The Big Picture

the difference DCM makes to enterprise software landscape

On the example of a financial organisation running a (post) trade processing business

A financial institution (a bank) that runs a trade processing business usually has the following functional areas to deal with :

  • Position administration

  • Account administration

  • Trading (market access, etc)

  • Settlement

  • Custody

  • Borrowing and Lending (BnL)

  • Corporate Actions processing (CA)

  • Reporting (regulatory and to clients)

  • Fees

  • and more (tax, etc)

The Traditional way

The traditional way of implementing a software system for such an institution is to buy or build separate stand-alone systems for each functional area and then try to integrate them to make everything work together. This is an example of cutting the whole into pieces and attempting to connect the pieces to function as a whole—a Humpty Dumpty problem.

Inevitably, this results in a lot of duplication—not just of code, but also of functionality—because there must be some overlap in functional areas for the systems to be glued together, such as each having its own accounting system. Functional components that are represented multiple times across different systems will end up constituting their own realities, which then need to be reconciled across systems to maintain alignment and avoid internally conflicting facts (the “split-brain” problem)..

Furthermore, each system comes with its own specific encoding of the same shared concepts, where one encoding has one set of constraints and another has its own, resulting in yet more purely technical limitations imposed on the business as a whole.

with DCM

A more efficient approach is to recognize that all these functional areas share the same conceptual core—the same foundation—which can be defined directly in DCM. Then, all these functions can be expressed in terms of this shared core, at the same conceptual level, without reducing them to programming language encodings that lose their semantics.

Having this shared core removes much of the overhead associated with replicating the implementation of that core in each system (the “split-brain” problem). Most of the logic that these systems would need to incorporate if built in isolation can instead be inferred via natural semantics; it does not need to be “programmed manually” at all—just as pixels on a screen are inferred from the rules of geometry when drawing a circle from its formula.

Thus, a far more efficient way to solve these problems is to follow this natural path: to build solutions “on the same shared foundation.”

This is what DCM is aiming at.

Note that the transition from a traditional heterogeneous landscape to a DCM-based landscape can happen incrementally: first by building the core, and then by replacing legacy component systems with their DCM counterparts.

Each time, the legacy system is “sucked in” or subsumed by a set of frames added to the DCM code base. In most cases, much of the subsumed content will already exist within the DCM code base—for example, once the notion of Trade is defined, it becomes directly usable across all business functions, simply because its semantics are preserved and no technical noise is introduced.

Each such transition reveals how much of the legacy software has no real meaning in the business domain. As a result, the transition is size-compressing—the DCM code will be orders of magnitude smaller than the PL code of the decommissioned component.

With DCM, your business software becomes radically smaller and simpler.

The result: a system that’s lighter, more reliable, easier to govern, and instantly adaptable to change.

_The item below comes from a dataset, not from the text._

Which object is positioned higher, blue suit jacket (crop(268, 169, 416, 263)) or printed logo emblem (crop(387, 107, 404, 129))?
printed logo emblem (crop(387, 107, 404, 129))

The size of a DCM solution will be orders of magnitude smaller because its code operates at the level of business description itself, preserving semantics and leveraging the large inferential potential of deep models. This drastic reduction in the size of the software that implements business logic across all functional areas (the software that actually runs the business) makes the business itself far more reliable, governable, agile, and adaptable to changes or new challenges.